The twin events brought in some $5.88 million — far more than the original $2 million organizers hoped to raise to restore the rural North Carolina abode.
“The new funding will meaningfully advance our project goals to complete the full restoration of the house and landscape,” said Brent Leggs, executive director of the African American Cultural Heritage Action Fund. “With this investment, we are well on our way to opening the doors to visitors in 2024.”
Four US artists — Julie Mehretu, Ellen Gallagher, Rashid Johnson and Adam Pendleton — bought the dilapidated rural home in 2017 for $95,000. They’ve since worked with Leggs’ organization, as well as tennis star Venus Williams, to raise money to turn the house into a cultural and historical site.
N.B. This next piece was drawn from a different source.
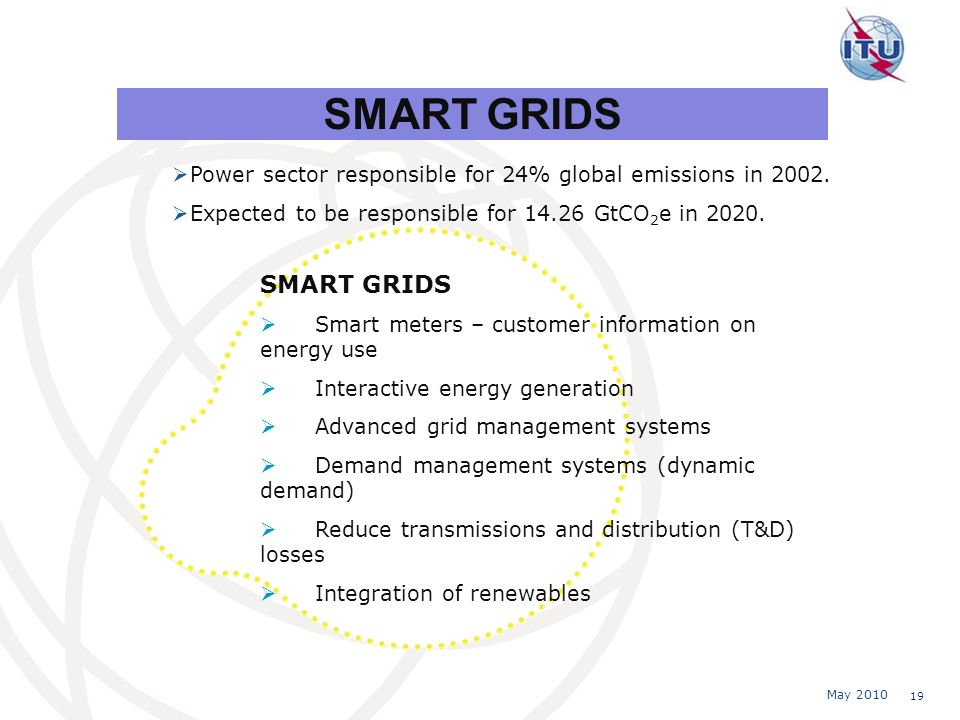 May 2010 19 SMART GRIDS Power sector responsible for 24% global emissions in 2002.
The online auction, with works donated by British painter Cecily Brown and American artist Sarah Sze, was organized by Pace and Sotheby’s.
Among the 11 works for sale, Mehretu’s ink-and-acrylic “New Dawn, Sing (for Nina)” fetched $1.6 million.
Simone, whose songs found renewed resonance during the Black Lives Matter protests of recent years, had a complex, often difficult relationship with the United States, where she was born in 1933, during the era of racial segregation.
Born Eunice Waymon, she spent the first years of her life in the three-room house in Tryon, in the rural southeastern state of North Carolina, with her parents and siblings, and began playing the piano at age 3.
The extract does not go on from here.